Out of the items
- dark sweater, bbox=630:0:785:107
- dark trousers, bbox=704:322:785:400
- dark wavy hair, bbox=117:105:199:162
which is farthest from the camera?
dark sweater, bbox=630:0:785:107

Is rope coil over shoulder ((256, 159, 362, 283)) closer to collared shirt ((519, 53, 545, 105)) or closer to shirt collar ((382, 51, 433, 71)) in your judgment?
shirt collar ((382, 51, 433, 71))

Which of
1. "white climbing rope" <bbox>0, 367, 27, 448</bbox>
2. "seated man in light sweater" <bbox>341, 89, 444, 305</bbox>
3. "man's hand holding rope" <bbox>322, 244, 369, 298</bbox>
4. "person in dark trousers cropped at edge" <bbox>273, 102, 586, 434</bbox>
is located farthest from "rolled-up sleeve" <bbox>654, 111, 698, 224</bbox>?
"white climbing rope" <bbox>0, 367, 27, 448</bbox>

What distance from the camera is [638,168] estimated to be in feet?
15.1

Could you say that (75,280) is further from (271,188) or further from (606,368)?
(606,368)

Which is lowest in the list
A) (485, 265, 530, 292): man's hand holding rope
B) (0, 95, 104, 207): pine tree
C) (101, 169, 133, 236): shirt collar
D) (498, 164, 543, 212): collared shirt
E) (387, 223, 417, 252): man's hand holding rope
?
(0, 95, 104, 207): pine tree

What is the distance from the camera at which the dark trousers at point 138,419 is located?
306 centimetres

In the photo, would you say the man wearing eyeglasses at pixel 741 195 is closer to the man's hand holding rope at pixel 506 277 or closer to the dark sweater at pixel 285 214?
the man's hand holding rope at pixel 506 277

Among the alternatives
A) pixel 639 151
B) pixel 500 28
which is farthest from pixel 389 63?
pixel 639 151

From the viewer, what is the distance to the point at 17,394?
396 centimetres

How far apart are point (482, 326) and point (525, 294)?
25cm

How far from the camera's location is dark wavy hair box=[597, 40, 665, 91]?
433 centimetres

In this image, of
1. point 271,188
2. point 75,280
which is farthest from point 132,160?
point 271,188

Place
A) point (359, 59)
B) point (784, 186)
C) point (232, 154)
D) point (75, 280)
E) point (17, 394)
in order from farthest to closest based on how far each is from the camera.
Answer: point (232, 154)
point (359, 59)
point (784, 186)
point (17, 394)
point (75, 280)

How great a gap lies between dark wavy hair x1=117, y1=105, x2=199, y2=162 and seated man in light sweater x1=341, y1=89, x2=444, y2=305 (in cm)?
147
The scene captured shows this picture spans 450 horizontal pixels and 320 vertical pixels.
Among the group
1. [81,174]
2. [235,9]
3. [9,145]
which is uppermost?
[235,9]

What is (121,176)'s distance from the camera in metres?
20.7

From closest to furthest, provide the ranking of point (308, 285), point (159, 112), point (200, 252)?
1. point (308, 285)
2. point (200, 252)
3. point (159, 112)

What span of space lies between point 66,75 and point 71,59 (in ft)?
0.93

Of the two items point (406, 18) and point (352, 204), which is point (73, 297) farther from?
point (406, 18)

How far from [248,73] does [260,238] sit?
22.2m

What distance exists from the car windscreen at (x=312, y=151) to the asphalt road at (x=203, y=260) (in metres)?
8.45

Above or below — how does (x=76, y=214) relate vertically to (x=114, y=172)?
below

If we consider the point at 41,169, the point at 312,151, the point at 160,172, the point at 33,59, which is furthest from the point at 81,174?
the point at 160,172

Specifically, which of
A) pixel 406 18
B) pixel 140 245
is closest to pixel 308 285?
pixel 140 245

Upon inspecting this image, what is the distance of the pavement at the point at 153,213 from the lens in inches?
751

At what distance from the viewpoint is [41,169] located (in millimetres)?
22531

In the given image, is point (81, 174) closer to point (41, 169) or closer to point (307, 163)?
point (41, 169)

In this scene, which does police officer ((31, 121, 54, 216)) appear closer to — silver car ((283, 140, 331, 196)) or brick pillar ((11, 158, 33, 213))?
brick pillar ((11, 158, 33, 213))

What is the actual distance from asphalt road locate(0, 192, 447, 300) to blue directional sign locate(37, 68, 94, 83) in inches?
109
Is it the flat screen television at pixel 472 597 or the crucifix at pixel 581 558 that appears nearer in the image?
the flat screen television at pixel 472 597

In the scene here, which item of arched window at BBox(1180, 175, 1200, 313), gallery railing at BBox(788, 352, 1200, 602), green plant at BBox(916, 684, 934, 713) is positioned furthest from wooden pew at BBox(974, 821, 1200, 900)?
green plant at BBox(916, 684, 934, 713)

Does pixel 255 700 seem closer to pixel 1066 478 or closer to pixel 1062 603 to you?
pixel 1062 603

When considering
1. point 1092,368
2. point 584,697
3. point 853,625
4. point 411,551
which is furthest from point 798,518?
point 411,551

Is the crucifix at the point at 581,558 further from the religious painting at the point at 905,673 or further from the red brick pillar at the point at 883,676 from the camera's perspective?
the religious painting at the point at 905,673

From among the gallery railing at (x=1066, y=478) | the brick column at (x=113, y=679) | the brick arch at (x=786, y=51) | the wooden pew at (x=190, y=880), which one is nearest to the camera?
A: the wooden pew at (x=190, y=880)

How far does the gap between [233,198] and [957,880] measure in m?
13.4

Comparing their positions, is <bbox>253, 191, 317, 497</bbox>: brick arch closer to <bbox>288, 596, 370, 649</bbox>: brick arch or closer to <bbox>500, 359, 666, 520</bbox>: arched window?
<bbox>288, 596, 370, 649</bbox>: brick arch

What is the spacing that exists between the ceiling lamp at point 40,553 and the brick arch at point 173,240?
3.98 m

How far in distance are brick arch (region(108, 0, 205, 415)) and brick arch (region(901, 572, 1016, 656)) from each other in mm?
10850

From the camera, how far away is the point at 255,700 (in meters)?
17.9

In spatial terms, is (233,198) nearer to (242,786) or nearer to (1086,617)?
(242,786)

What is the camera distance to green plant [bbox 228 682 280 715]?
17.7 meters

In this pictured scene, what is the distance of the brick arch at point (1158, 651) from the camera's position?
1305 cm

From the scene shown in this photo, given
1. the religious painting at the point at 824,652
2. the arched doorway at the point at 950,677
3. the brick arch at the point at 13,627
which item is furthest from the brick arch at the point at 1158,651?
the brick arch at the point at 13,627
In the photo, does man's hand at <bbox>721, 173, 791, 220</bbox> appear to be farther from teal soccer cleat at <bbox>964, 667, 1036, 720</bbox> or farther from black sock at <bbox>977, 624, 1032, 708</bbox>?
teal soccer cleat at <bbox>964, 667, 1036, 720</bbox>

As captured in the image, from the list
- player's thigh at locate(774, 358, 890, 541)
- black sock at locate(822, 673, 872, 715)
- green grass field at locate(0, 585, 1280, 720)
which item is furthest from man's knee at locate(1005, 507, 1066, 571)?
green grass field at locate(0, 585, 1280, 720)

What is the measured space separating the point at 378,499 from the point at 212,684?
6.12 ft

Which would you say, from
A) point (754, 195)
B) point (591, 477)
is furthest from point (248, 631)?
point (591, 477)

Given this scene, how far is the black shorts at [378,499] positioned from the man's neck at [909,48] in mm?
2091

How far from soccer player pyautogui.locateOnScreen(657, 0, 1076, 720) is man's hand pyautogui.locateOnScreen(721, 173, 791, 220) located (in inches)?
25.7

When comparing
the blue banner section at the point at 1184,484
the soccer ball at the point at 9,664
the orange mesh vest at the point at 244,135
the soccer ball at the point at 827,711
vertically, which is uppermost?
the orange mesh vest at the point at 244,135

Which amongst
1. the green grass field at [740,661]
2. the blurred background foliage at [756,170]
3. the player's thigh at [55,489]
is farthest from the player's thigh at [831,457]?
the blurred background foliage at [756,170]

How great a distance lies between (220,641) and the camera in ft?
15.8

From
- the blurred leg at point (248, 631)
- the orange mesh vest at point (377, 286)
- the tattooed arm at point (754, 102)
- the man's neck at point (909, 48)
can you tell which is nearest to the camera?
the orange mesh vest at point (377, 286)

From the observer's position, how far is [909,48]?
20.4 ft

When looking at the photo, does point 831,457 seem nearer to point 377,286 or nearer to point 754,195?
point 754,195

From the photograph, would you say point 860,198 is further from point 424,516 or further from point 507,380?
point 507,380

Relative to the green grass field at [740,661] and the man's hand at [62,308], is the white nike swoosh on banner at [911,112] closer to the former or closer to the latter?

# # # #

> _WRITTEN TASK_: Which lines in the rows above contain the string "climbing"? Collect every one of them, treating uppercase and lowercase as different.

> _EXPECTED ANSWER_:
1. "white climbing rope" <bbox>0, 367, 27, 448</bbox>
"white climbing rope" <bbox>0, 367, 27, 448</bbox>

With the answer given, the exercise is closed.